◆ Task objective:
In the album page for Mozart's Piano Sonata K. 331, what instrument does Andreas Staier play?

*** Text passage

Mozart: Piano Sonata, K. 331 "Alla turca" Andreas Staier
Album info
Album-Release:
2020
HRA-Release:
26.06.2020
Label: Harmonia Mundi
Genre: Classical
Subgenre: Instrumental
Artist: Andreas Staier
Composer: Wolfgang Amadeus Mozart (1756-1791)
Album including Album cover
- Wolfgang Amadeus Mozart (1756 - 1791): Sonata in A Major, K.331:
- 1 Sonata in A Major, K.331: I. Theme and Variations (Andante grazioso) 12:37
- 2 Sonata in A Major, K.331: II. Menuetto - Trio 06:08
- 3 Sonata in A Major, K.331: III. Alla Turca (Allegretto) 03:38
Info for Mozart: Piano Sonata, K. 331 "Alla turca"
The opening movement of Mozart’s Piano Sonata K.331 is a theme and variations, a novel approach for a Viennese composer of the time. The work’s finale – the famous rondo ‘alla turca’ – which echoes the sound of Turkish Janissary bands (an idiom the composer also mined for his operatic Singspiel The Abduction from the Seraglio), is so stylized as to border on parody. Andreas Staier, performing on a fortepiano, delivers an exceptional reading full of poetry coupled with a good deal of fun in his choice of interpretative ideas.
"Imagine a musical whodunit where the solution is Andreas Staier on the fortepiano with pedal and his own ornamentation. The mystery is what is an excellent performance of some of Mozart's keyboard sonatas? Staier has exceptional musical judgment, which makes these sonatas graceful, but not too refined or elegant, and he also creates an outstanding balance between the serious and the lighthearted in their character. The three sonatas here are the ones believed to have been composed by Mozart in 1783 while visiting his family in Salzburg. The fortepiano greatly benefits the first one, K. 330 in C major, particularly in the final movement. Staier easily balances the two hands, whereas on a modern piano there is a tendency to give the left hand too much weight, making it louder than necessary. The use of pedal in the Trio of the second sonata's Menuet provides a great contrast to the Menuet proper. He gives the third sonata, another one that is prone to heaviness and sobriety, buoyancy and energy without being too theatrical. What really sticks out on this recording, and could be controversial depending on how you define "period performance," is the Rondo alla Turca. Because of the movement's ubiquity, Staier chose to change the ornamentation and even the lines of the music so that it is quite different from Mozart's original, but is in keeping with Mozart's compositional style. In other words, he improvised a new twist on a classic, as Mozart was known to have done. It has a wonderfully fresh, exciting sound to it, not just because it is unexpected, but also because Staier does things that Mozart didn't usually do in his sonatas, such as moving the entire melody to the bass line with sprightly punctuations in the right hand or creating counter-melodies that almost relegate the theme to an accompaniment. Mozart's sonatas are hard to play because of the innumerable interpretation decisions to be made. Staier's choices give these sonatas a naturalness in their sound and character that makes them a treat to hear." (Patsy Morita, AMG)

******
*** Stored data

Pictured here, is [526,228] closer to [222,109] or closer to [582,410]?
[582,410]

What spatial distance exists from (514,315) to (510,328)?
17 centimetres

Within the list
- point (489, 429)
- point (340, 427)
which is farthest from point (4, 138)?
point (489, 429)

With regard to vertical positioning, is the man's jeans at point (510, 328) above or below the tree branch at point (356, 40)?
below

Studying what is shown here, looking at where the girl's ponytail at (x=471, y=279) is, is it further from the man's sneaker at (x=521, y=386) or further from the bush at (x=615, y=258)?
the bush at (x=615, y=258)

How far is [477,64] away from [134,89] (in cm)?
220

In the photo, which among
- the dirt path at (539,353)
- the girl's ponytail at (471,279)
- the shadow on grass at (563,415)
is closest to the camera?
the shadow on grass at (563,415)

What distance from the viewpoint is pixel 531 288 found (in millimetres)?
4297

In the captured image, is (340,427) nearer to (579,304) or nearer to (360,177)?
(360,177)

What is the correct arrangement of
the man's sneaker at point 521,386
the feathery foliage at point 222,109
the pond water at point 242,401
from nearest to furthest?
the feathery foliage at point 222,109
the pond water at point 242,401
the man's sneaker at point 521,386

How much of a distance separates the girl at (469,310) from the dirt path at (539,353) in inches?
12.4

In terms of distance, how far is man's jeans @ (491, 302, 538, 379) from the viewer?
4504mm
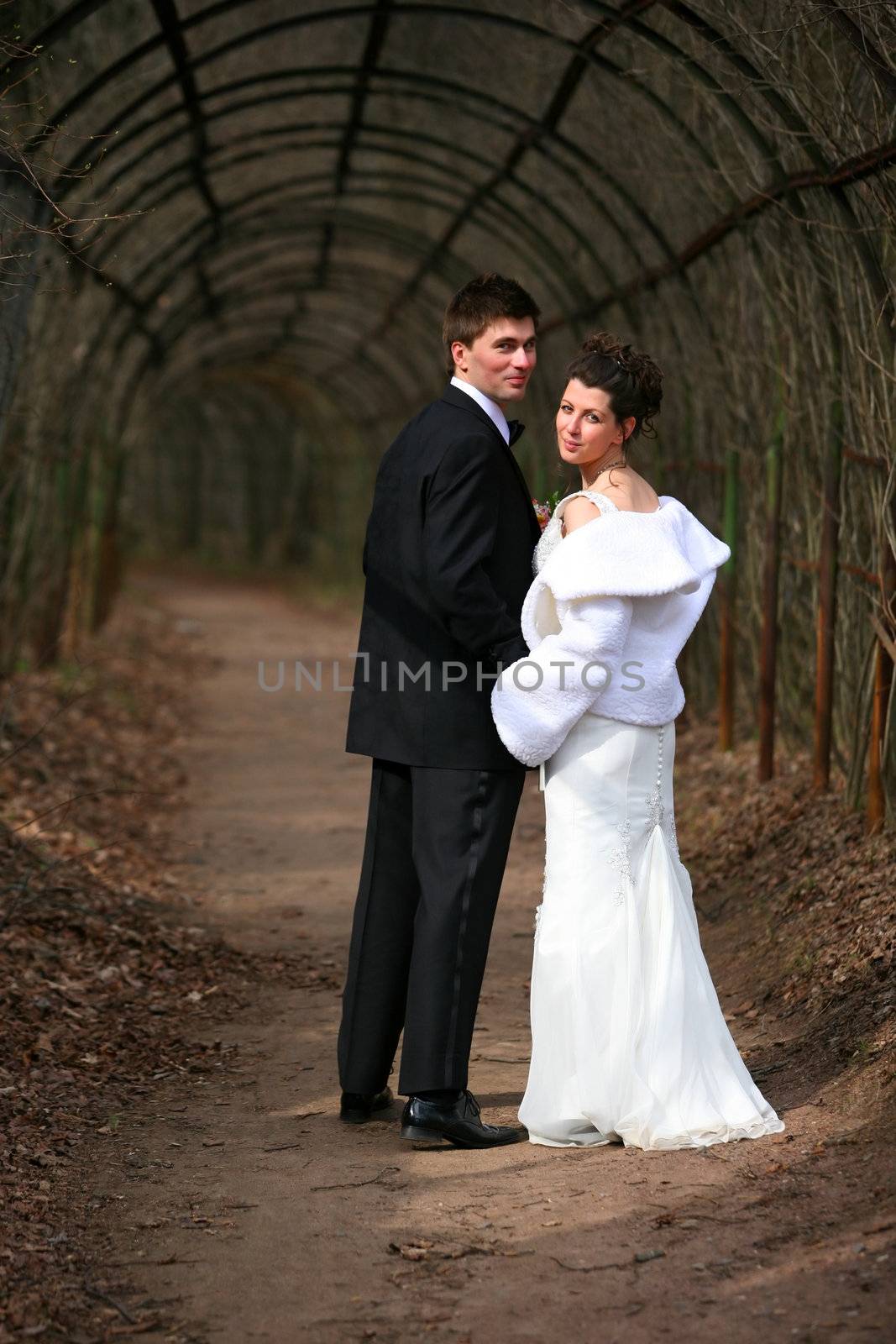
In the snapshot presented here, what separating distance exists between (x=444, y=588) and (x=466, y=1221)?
138 centimetres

******

◆ Result:
A fortepiano.